Analysing visual content using HoloLens, Computer Vision APIs, Unity and the Mixed Reality Toolkit

Sunday. February 25, 2018 - 15 mins

In these days, I’m exploring the combination of HoloLens/Windows Mixed Reality and the capabilities offered by Cognitive Services to analyse and extract information from images captured via the device camera and processed using the Computer Vision APIs and the intelligent cloud.
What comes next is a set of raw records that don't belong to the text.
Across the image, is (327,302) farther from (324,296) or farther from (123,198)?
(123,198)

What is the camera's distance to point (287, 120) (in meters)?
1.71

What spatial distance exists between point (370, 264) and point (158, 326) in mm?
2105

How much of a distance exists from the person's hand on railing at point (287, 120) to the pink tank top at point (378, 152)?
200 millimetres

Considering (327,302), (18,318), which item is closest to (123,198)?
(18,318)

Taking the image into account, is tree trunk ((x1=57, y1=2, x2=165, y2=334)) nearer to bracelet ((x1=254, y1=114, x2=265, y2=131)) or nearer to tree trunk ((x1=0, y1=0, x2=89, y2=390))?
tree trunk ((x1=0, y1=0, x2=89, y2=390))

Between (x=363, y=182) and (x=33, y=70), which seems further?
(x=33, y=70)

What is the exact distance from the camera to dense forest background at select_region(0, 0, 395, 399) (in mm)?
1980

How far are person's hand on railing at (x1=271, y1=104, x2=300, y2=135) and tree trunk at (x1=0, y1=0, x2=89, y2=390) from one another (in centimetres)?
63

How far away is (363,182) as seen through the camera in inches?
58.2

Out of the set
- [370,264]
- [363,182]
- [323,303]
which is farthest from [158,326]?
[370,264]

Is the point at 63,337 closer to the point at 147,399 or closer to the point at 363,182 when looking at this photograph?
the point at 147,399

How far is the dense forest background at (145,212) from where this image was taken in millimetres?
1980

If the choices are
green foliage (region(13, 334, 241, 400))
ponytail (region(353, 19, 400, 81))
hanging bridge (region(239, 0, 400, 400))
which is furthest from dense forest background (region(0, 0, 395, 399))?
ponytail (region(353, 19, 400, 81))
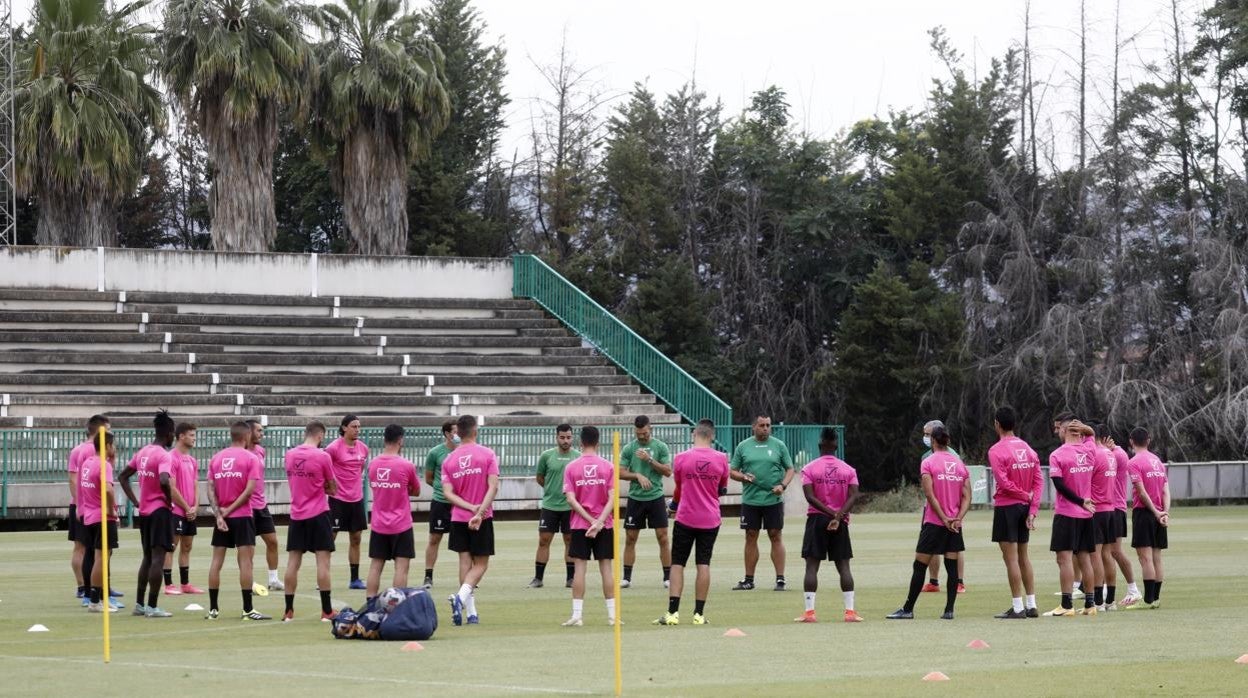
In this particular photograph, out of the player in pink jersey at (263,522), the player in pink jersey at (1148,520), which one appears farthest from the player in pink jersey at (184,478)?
the player in pink jersey at (1148,520)

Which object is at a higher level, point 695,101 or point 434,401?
point 695,101

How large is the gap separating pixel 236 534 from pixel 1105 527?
8.39 metres

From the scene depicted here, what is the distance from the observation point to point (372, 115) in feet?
169

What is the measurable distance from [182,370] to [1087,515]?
28.4 metres

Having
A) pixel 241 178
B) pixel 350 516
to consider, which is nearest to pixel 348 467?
pixel 350 516

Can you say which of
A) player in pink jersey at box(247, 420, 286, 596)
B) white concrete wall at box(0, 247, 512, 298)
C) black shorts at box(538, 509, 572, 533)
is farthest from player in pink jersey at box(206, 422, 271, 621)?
white concrete wall at box(0, 247, 512, 298)

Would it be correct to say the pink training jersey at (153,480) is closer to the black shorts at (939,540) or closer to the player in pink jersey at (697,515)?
the player in pink jersey at (697,515)

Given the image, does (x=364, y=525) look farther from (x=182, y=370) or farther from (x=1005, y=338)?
(x=1005, y=338)

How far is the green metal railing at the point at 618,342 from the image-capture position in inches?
1752

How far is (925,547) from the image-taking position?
16.2 meters

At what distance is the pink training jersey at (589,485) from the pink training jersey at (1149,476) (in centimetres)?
561

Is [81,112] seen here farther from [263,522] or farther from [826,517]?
[826,517]

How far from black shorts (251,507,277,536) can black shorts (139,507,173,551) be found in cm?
145

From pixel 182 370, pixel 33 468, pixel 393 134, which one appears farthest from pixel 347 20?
pixel 33 468
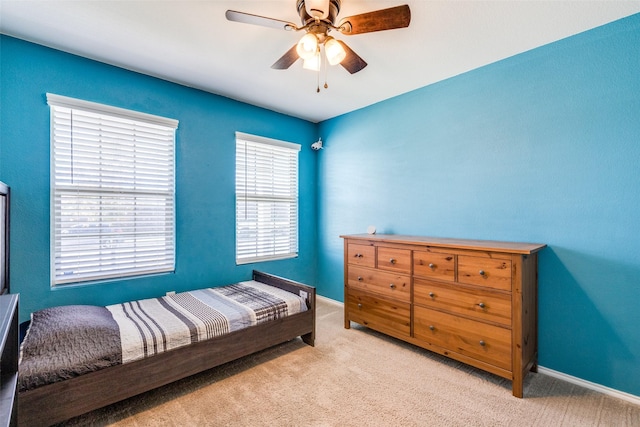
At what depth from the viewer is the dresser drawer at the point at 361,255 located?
115 inches

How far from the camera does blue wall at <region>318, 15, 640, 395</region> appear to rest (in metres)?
1.99

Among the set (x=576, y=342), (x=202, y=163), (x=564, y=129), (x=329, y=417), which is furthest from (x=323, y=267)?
(x=564, y=129)

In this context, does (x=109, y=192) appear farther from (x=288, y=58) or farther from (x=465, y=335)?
(x=465, y=335)

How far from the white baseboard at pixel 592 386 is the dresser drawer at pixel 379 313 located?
1.08 meters

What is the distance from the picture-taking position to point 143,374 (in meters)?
1.89

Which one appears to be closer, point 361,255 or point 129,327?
point 129,327

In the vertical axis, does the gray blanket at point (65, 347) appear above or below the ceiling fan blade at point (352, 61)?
below

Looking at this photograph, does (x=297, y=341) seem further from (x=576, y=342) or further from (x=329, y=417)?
(x=576, y=342)

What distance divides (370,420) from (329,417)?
0.25 m

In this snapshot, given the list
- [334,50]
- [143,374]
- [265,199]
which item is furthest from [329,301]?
[334,50]

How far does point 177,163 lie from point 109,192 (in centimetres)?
66

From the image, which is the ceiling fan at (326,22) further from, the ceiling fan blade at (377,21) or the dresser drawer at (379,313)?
the dresser drawer at (379,313)

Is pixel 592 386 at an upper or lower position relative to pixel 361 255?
lower

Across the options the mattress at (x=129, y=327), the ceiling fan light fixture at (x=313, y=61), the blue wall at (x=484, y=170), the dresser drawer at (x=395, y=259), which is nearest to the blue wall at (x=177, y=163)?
the blue wall at (x=484, y=170)
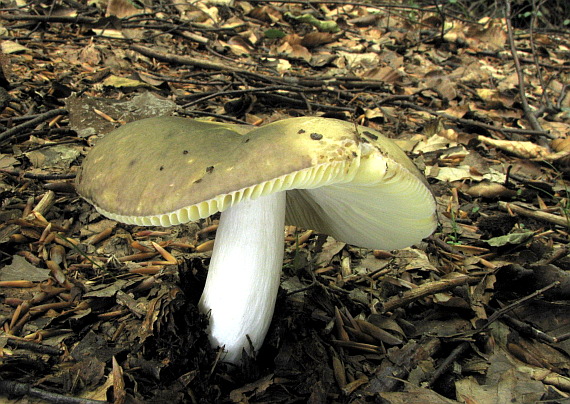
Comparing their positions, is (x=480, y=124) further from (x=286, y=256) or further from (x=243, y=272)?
(x=243, y=272)

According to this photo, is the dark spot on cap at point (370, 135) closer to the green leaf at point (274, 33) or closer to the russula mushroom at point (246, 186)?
the russula mushroom at point (246, 186)

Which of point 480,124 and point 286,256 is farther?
point 480,124

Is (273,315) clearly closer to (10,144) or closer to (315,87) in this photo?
(10,144)

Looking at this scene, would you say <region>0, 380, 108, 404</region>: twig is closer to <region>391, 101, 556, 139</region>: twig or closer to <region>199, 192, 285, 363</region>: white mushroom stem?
<region>199, 192, 285, 363</region>: white mushroom stem

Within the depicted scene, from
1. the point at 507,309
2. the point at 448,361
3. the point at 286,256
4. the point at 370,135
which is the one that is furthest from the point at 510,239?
the point at 370,135

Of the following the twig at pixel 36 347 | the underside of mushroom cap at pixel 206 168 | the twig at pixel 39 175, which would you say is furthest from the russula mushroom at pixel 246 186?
the twig at pixel 39 175

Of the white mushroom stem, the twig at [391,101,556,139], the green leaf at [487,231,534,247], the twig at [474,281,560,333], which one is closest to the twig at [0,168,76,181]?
the white mushroom stem
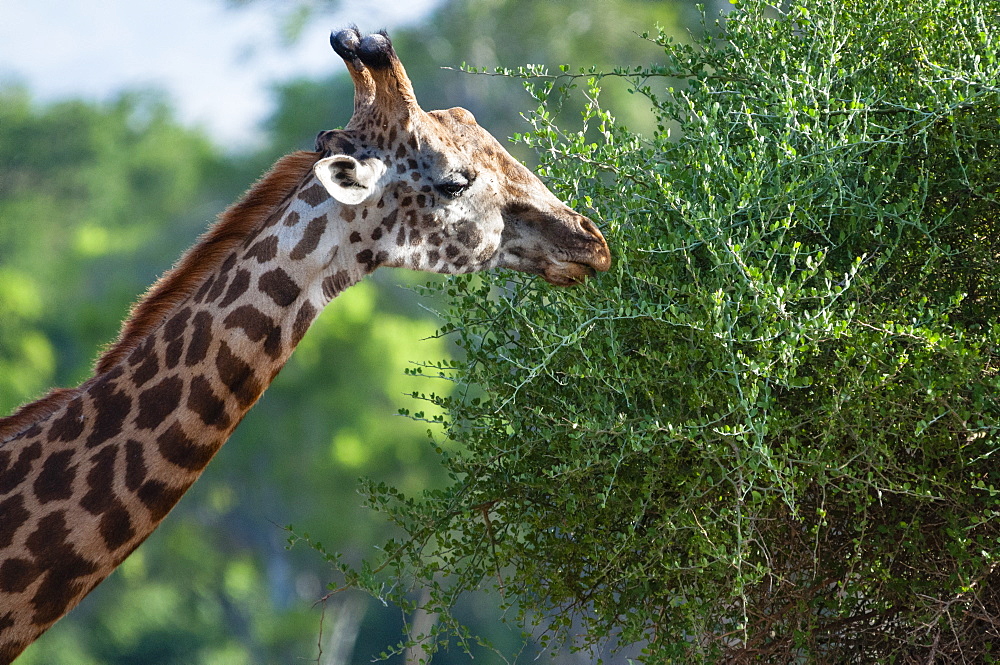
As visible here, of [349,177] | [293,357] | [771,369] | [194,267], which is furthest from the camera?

In this article, we’ll explore the steps I followed for creating a Unity application running on HoloLens and communicating with the Microsoft AI platform.

Registering for Computer Vision APIs

The first step was to navigate to the Azure portal https://portal.azure.com and create a new Computer Vision API resource:

I noted down the Keys and Endpoint and started investigating how to approach the code for capturing images on HoloLens and sending them to the intelligent cloud for processing.

Before creating the Unity experience, I decided to start with a simple UWP app for analysing images.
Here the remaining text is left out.